Text section.
══════
# Greek Yogurt



## malteseboy22

Can I give Max the greek yogurt and is it the same as plain yogurt? Or what brand do you all use ? Also how much of it. Thanks :aktion033:


----------



## sophie

I am so addicted to Greek Yogurt since hearing about it here on SM. It comes in different flavors and plain, no fat, too. I've tried a couple of brands, but my favorite is chobani. Chobani Yogurt - nothing but good. I add dried cranberries and nuts. Yum!

The girls will get a taste of the plain no fat sometimes and they love it, too. Very creamy.

Linda


----------



## Snowbody

Same here. Chobani - they even carry it at BJs so much cheaper than supermarkets. I buy the plain and put honey on it. Tyler likes it that way and it's got probiotics That's my everyday lunch when I'm home.


----------



## silverhaven

Lola and I have the Greek Gods yogurt everyday  I love it. Plain. she gets about a small tablespoon worth.


----------



## princessre

I give the pups Fage yogurt once in a while...just a little. Lately I've been getting my calcium from only non-dairy food sources, so we haven't had it in a little while. I'm sure they miss it.


----------



## Johita

I've given Aolani a bit of Fage yogurt and he loved it. The vet suggested it and every now and then I will give him some.


----------



## poochie2

No Fage or Chobani yogourt in my area:angry:
I use Liberte plain organic yogourt mixed with her cranberry supplement


----------



## Sandcastles

I buy Fage at Whole Foods - I mix wild Maine blueberries and tiny frozen banana slices in it and then I sprinkle flax seed on top - my fluffs love it. I give them a tablespoon everyday.


----------



## malteseboy22

Thank you all for your feedback, I just wanted to make sure I give him the right stuff. I have the Liberte organic.


----------



## poochie2

As i wrote earlier, I usually give Liberte yogourt but i prefer the Astro Vanilla or organic plain one. Astro has a better taste. She gets 1 tspoon a day.


----------
══════
Work order 1.
Answer these questions from the Greek yogurt thread, one a line:
(a) Which brand does sophie call her favorite?
(b) At which store does Sandcastles buy Fage?
(c) How much yogurt does poochie2's dog get each day?
Work order 2. Print everything in the Greek yogurt thread from "## Snowbody" down to "when I'm home.".
The data after the Greek yogurt thread is not needed for anything here.

Raw data.
══════
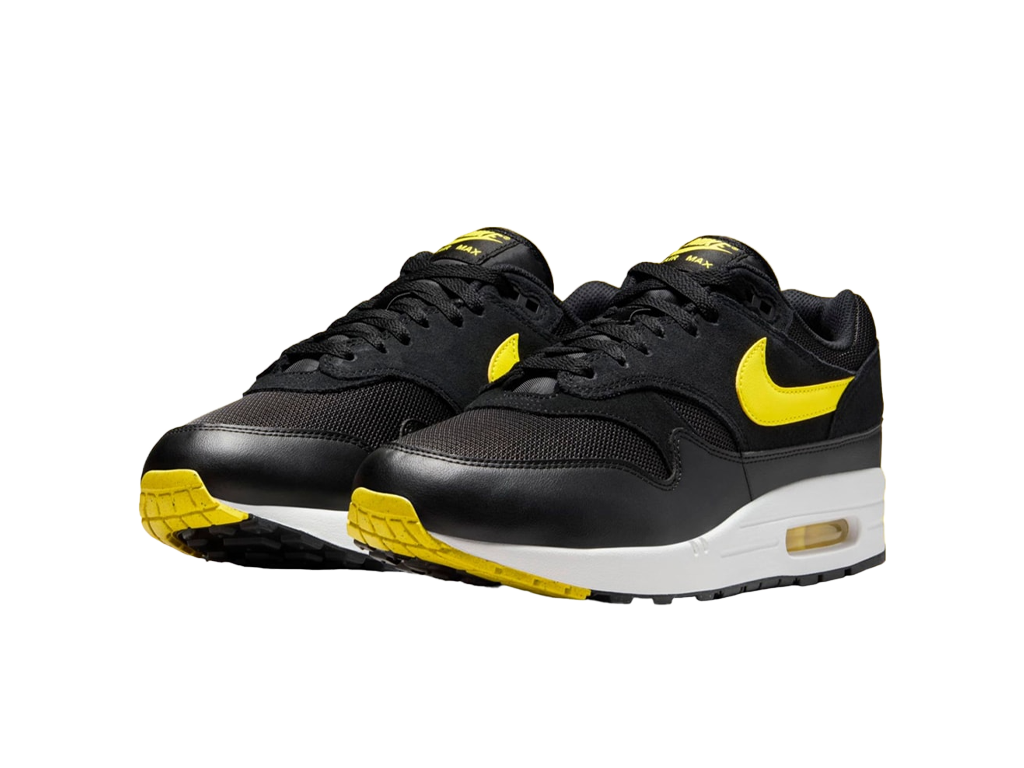 Air Max 1 Essential Batman-Nike-pikastore.cz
══════
Task solution 1.
(a) Chobani
(b) Whole Foods
(c) One teaspoon

Task solution 2.
## Snowbody

Same here. Chobani - they even carry it at BJs so much cheaper than supermarkets. I buy the plain and put honey on it. Tyler likes it that way and it's got probiotics That's my everyday lunch when I'm home.